- À faire -
Dites si chacune des affirmations suivantes est conforme au texte sur l’État et les armes, en répondant par oui ou par non et en citant mot pour mot le passage du texte qui tranche. (a) Le texte juge sérieux l’argument de l’État protecteur de l’intégrité physique des citoyens. (b) Selon le texte, les hommes de l’État empêchent leurs concitoyens d’acheter un simple revolver. (c) D’après le texte, les bombes nucléaires ont été conçues pour être vendues sur un marché libre.

- Texte -
On l’a compris, l’alibi de l’Etat gardien de l’intégrité physique de ses citoyens ne peut être pris au sérieux. Ceux-ci sont considérés comme autant d’irresponsables et de dangers publics, dont cependant la contribution financière ne semble pas dégoûter les hommes de l’État si conciliants et désintéressés. À ce fat mépris pour l’autodétermination individuelle s’ajoute un organicisme réduisant les individus aux membres d’un corps-nation. De sorte que la défense de l’intégrité de celle-ci a pour corollaire que la survie du pouvoir étatique autorise le sacrifice de la partie pour le tout. Curieuse logique : quand il s’agit de se protéger individuellement, les sujets du Pouvoir, éternels mineurs politiques, ne peuvent pas porter d’armes, mais ils sont " cordialement invités " par la force à défendre arme au poing le pays, en fait l’appareil d’État, au risque de perdre leur propre vie. Par là, la mobilisation générale participe également de l’idée que nous ne pouvons reconnaître notre propre intérêt et que seul le gouvernement est habilité à décider ce qui relève de notre souveraineté personnelle ou non. Autrement dit, à nous la retirer dans la plupart des cas. Comme d’habitude, la morale étatique se résume en ces mots : " faites ce que je dis, pas ce que je fais. " Eux peuvent vendre et acheter des ADM, mais ils interdisent à leurs concitoyens de s’acheter un simple revolver. Notons que la capacité destructive des armes est d’autant plus importante quand ce sont des organisations étatiques qui les emploient. S’il n’y avait pas eu de puissance étatique, le monde n’aurait jamais connu les bombes nucléaires, à neutron et à hydrogène, non plus que les armes bactériologiques, etc. Toutes ces saletés ont été inventées à des fins militaires, pas dans le but d’être fournies sur un marché libre.

- Extraits de données -
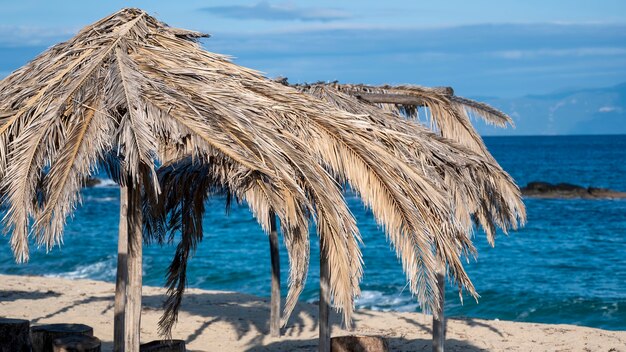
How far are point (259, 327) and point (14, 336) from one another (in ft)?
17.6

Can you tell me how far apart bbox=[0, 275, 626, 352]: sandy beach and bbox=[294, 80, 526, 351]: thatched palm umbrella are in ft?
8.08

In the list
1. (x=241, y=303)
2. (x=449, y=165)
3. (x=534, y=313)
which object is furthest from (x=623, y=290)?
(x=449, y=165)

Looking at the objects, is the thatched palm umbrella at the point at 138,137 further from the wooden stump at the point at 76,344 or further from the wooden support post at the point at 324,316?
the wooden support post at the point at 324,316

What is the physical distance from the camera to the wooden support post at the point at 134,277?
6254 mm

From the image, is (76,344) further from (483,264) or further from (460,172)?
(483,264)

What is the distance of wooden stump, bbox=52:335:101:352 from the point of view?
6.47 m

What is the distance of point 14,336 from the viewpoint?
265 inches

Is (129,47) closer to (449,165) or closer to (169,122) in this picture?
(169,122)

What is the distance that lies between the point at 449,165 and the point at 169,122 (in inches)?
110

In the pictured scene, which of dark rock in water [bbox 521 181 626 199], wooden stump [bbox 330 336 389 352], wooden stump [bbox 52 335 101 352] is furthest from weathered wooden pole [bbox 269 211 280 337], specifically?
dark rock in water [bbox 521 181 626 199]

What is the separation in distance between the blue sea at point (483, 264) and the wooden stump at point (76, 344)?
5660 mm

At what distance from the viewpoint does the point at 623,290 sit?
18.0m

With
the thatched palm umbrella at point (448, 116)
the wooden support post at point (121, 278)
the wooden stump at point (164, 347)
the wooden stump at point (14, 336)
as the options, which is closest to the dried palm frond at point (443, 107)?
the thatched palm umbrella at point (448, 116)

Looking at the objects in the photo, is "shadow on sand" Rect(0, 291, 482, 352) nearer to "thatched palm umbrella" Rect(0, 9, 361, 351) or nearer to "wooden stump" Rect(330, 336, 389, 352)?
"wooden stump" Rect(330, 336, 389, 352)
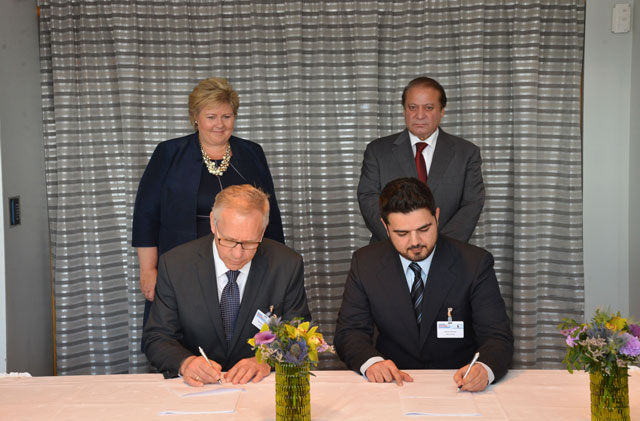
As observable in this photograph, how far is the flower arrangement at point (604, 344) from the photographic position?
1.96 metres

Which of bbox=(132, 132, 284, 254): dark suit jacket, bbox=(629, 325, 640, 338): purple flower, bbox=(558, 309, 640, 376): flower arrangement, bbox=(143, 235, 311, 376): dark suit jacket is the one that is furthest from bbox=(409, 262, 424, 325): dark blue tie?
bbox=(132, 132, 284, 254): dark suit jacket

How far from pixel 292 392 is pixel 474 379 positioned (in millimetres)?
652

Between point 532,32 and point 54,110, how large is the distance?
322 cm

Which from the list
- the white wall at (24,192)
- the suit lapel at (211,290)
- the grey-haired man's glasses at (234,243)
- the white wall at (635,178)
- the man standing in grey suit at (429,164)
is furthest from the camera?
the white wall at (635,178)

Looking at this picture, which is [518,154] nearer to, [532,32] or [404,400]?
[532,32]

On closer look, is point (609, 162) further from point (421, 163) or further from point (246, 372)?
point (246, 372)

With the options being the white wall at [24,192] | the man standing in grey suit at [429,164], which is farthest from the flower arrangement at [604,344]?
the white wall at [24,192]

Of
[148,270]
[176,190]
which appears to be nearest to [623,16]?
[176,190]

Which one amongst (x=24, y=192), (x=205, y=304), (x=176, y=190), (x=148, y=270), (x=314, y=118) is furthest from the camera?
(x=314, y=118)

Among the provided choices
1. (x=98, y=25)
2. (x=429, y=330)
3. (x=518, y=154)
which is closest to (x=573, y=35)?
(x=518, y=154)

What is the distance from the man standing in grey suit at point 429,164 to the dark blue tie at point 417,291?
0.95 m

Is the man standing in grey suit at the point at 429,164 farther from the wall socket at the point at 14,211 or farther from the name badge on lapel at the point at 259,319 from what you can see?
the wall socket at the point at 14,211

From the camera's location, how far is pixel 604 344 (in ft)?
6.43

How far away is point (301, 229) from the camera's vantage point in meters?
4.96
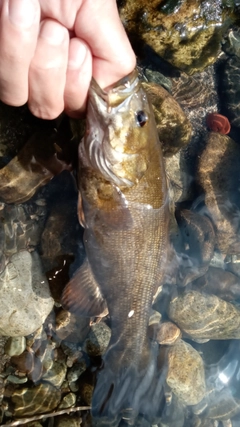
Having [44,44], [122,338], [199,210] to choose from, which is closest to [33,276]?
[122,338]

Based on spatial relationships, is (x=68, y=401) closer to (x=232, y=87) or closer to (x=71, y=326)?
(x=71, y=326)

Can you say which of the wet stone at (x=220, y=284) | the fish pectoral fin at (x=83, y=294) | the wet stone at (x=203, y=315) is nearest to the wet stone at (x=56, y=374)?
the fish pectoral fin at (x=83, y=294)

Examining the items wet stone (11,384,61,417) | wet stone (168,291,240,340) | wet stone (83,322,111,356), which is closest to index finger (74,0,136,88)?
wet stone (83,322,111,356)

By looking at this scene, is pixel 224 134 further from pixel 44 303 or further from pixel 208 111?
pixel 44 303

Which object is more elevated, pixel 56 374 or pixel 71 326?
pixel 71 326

...

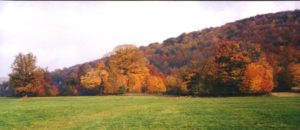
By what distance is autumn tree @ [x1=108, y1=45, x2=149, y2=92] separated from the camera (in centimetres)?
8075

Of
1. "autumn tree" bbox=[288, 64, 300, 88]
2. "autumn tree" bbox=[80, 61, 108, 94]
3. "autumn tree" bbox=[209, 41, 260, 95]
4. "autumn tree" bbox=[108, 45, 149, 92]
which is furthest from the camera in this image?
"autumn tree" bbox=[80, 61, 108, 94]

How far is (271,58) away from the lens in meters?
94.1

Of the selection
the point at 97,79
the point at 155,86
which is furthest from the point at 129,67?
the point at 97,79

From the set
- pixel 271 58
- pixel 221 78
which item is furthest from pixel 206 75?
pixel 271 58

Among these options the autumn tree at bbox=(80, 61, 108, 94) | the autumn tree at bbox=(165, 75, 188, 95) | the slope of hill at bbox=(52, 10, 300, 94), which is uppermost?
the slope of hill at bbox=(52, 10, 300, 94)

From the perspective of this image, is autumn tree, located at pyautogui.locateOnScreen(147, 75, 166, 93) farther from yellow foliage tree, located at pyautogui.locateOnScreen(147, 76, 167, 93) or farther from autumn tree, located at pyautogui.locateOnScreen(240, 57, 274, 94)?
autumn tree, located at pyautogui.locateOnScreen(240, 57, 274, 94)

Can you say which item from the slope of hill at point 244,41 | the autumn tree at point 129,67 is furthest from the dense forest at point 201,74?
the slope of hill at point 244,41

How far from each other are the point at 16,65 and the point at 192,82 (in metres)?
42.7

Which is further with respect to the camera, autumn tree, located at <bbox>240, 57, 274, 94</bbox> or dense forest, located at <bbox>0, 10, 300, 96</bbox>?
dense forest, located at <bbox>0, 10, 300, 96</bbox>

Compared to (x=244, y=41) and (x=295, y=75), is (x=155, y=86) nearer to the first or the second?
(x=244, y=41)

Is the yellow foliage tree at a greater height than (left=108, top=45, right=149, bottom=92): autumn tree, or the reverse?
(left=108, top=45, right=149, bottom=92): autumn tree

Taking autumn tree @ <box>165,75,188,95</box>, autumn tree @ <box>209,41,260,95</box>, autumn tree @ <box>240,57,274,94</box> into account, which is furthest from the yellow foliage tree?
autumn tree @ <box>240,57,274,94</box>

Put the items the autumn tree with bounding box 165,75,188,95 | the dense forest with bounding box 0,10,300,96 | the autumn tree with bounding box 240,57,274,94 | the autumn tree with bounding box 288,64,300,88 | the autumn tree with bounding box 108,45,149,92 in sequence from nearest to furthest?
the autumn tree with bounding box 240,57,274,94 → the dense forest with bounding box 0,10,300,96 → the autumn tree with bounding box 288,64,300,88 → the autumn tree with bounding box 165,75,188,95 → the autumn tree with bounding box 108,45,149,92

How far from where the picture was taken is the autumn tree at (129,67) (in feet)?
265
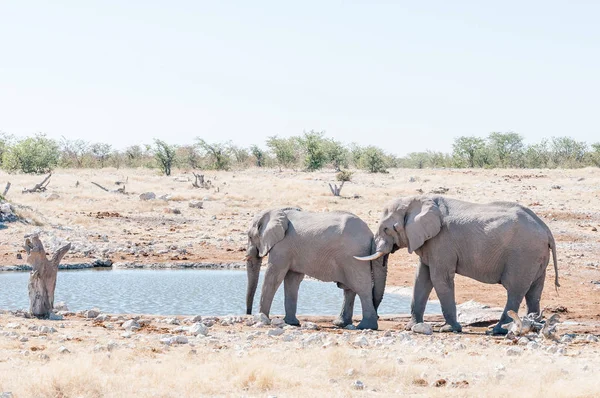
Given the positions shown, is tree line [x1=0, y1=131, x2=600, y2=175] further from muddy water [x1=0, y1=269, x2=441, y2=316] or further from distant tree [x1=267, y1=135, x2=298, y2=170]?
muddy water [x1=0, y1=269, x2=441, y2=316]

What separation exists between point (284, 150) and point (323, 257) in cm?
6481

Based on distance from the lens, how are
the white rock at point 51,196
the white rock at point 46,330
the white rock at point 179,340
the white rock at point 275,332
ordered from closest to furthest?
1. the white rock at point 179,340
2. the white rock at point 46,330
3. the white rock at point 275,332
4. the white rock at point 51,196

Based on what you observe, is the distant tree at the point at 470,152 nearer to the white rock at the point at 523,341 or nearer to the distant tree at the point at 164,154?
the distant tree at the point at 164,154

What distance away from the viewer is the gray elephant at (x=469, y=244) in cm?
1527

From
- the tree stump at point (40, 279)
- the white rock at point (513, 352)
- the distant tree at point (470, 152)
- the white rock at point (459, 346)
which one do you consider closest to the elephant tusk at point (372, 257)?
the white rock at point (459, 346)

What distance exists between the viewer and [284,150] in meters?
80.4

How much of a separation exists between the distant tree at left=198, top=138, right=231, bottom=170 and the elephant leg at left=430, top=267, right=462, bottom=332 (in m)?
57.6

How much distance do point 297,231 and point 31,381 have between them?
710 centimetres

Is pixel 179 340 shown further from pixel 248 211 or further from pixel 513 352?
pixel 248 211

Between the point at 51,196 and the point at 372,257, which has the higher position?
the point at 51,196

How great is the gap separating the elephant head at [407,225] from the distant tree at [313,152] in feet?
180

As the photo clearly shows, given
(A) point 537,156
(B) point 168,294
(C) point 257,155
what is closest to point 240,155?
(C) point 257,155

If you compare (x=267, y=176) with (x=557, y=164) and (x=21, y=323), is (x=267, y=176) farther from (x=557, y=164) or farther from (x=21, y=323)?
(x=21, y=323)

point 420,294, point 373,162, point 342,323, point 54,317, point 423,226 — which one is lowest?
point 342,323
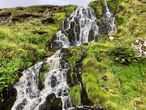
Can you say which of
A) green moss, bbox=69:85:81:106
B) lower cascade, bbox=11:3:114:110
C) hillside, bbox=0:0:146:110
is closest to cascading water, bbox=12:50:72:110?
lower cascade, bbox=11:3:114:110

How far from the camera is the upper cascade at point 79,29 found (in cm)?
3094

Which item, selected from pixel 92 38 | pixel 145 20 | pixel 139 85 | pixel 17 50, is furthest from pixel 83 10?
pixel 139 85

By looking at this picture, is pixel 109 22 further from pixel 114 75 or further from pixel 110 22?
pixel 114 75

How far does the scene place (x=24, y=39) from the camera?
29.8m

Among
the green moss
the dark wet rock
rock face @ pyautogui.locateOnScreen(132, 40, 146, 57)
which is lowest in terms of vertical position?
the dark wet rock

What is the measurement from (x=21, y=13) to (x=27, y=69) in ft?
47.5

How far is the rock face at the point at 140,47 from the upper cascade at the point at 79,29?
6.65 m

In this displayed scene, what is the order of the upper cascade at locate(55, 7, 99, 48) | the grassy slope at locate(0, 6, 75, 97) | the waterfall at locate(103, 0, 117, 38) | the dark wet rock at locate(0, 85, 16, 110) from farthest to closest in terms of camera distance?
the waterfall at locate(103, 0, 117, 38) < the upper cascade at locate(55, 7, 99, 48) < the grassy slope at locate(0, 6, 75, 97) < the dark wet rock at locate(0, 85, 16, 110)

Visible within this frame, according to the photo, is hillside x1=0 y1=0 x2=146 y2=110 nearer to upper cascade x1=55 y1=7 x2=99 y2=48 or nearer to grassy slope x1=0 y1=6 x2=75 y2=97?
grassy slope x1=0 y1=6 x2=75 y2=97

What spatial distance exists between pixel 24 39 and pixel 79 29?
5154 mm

- Réponse rédigée -
(a) Non : « l’alibi de l’Etat gardien de l’intégrité physique de ses citoyens ne peut être pris au sérieux ».
(b) Oui : « ils interdisent à leurs concitoyens de s’acheter un simple revolver ».
(c) Non : « Toutes ces saletés ont été inventées à des fins militaires, pas dans le but d’être fournies sur un marché libre. »